Required action – In the records below, change "Sticker" to "Decal" wherever it appears and keep every other part of each line the same. Write out all the records again without the pictures.

Information –
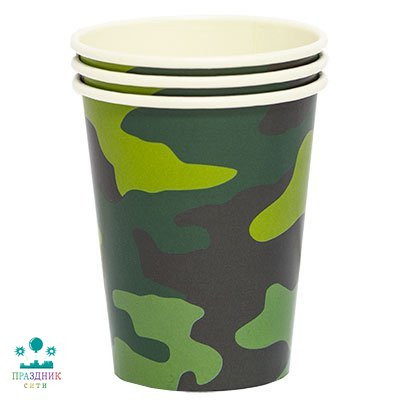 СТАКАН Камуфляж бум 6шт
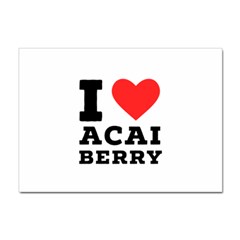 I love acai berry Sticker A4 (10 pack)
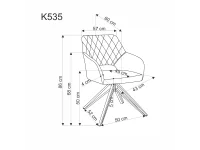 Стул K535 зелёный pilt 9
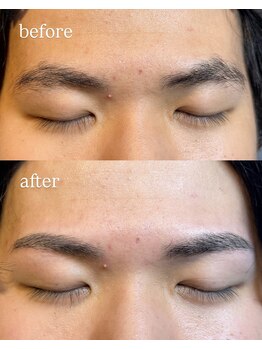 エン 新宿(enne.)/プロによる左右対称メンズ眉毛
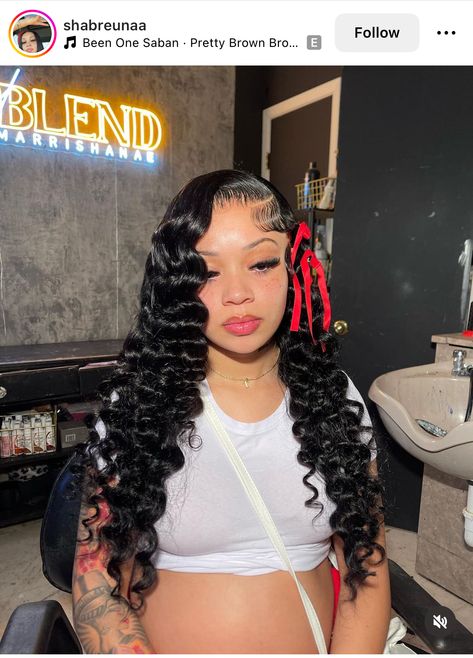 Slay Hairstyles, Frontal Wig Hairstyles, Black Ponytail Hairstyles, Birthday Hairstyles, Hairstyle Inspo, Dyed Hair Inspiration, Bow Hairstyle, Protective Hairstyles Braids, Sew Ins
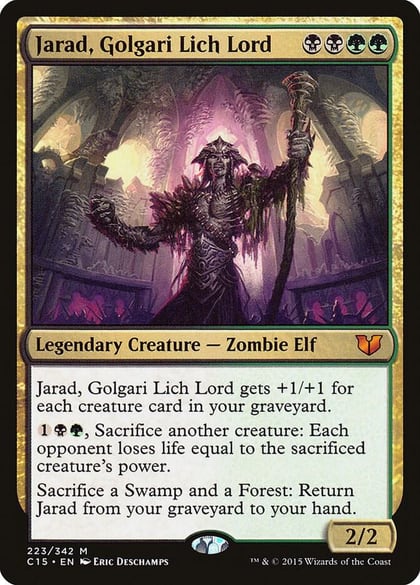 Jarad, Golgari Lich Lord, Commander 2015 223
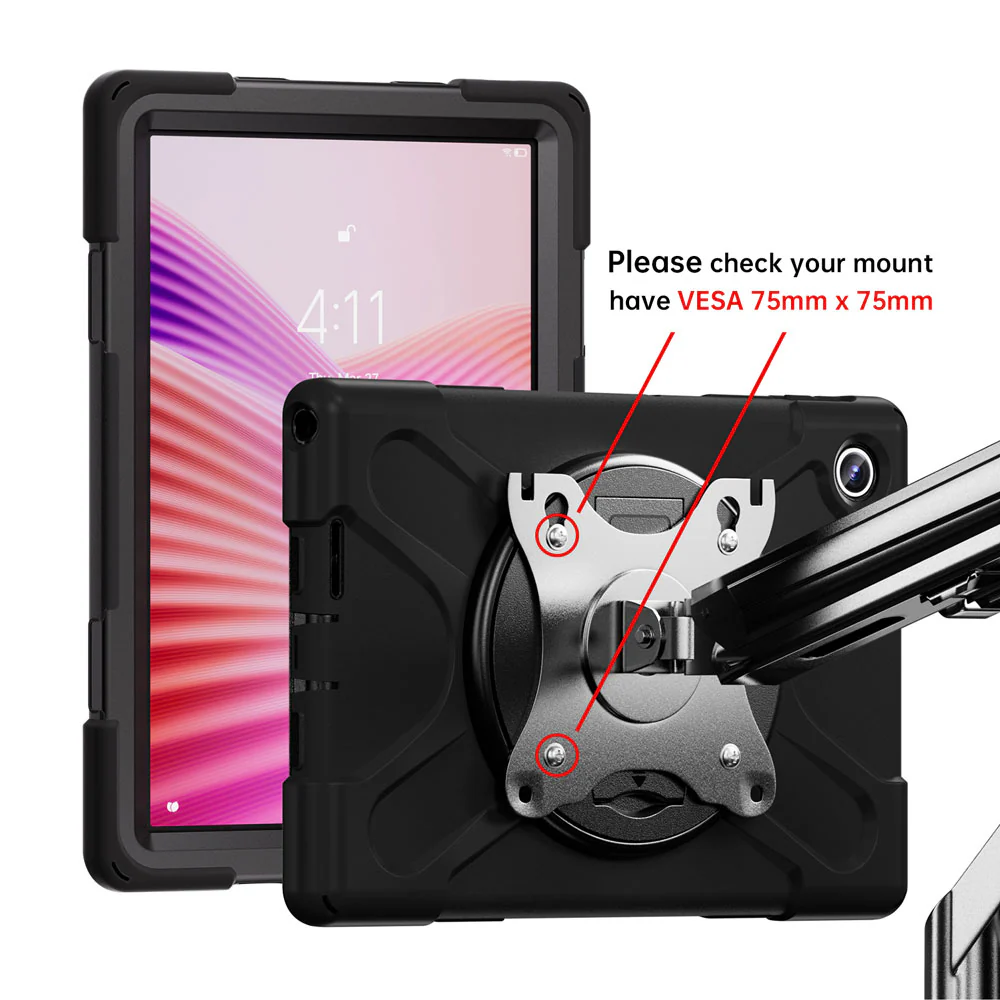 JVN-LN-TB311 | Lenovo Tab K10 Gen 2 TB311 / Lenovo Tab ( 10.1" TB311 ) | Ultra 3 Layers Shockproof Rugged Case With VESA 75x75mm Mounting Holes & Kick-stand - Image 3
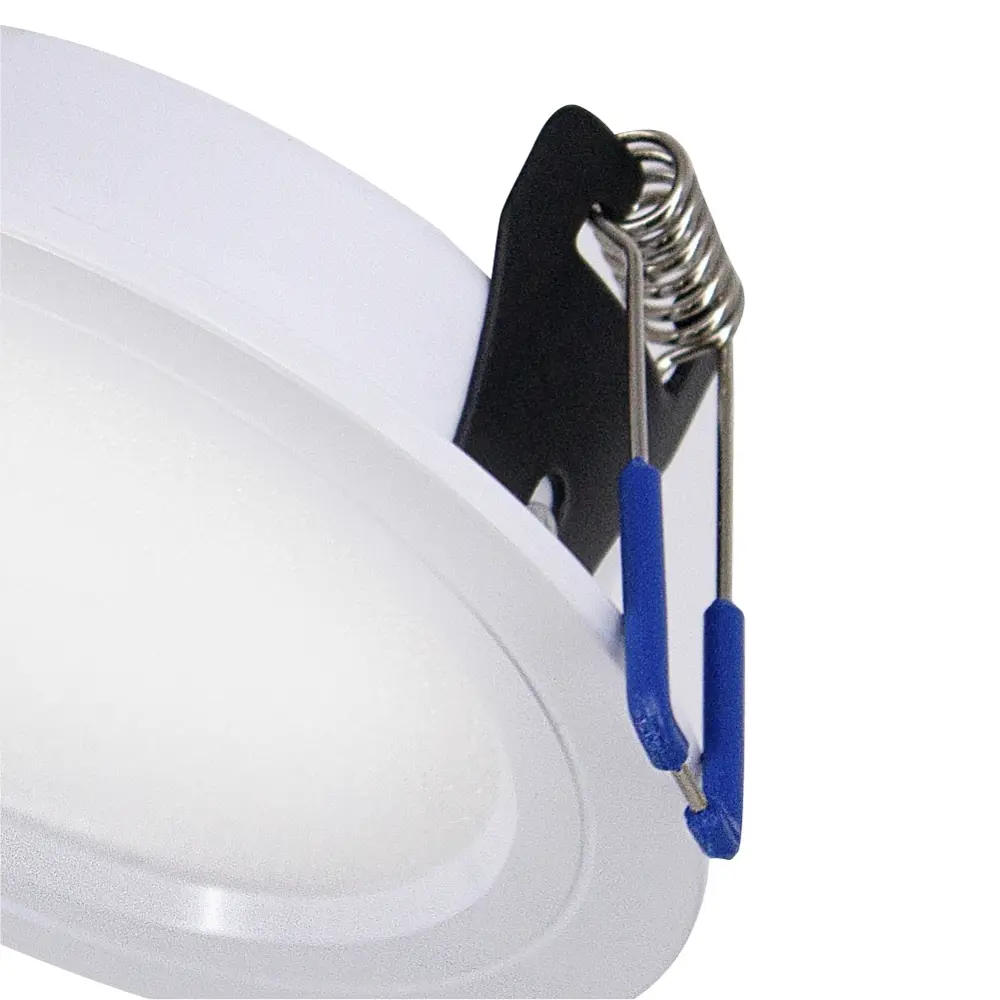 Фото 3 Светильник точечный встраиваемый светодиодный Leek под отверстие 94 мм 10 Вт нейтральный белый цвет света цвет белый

Result for this exercise –
 СТАКАН Камуфляж бум 6шт
 I love acai berry Decal A4 (10 pack)
 Стул K535 зелёный pilt 9
 エン 新宿(enne.)/プロによる左右対称メンズ眉毛
 Slay Hairstyles, Frontal Wig Hairstyles, Black Ponytail Hairstyles, Birthday Hairstyles, Hairstyle Inspo, Dyed Hair Inspiration, Bow Hairstyle, Protective Hairstyles Braids, Sew Ins
 Jarad, Golgari Lich Lord, Commander 2015 223
 JVN-LN-TB311 | Lenovo Tab K10 Gen 2 TB311 / Lenovo Tab ( 10.1" TB311 ) | Ultra 3 Layers Shockproof Rugged Case With VESA 75x75mm Mounting Holes & Kick-stand - Image 3
 Фото 3 Светильник точечный встраиваемый светодиодный Leek под отверстие 94 мм 10 Вт нейтральный белый цвет света цвет белый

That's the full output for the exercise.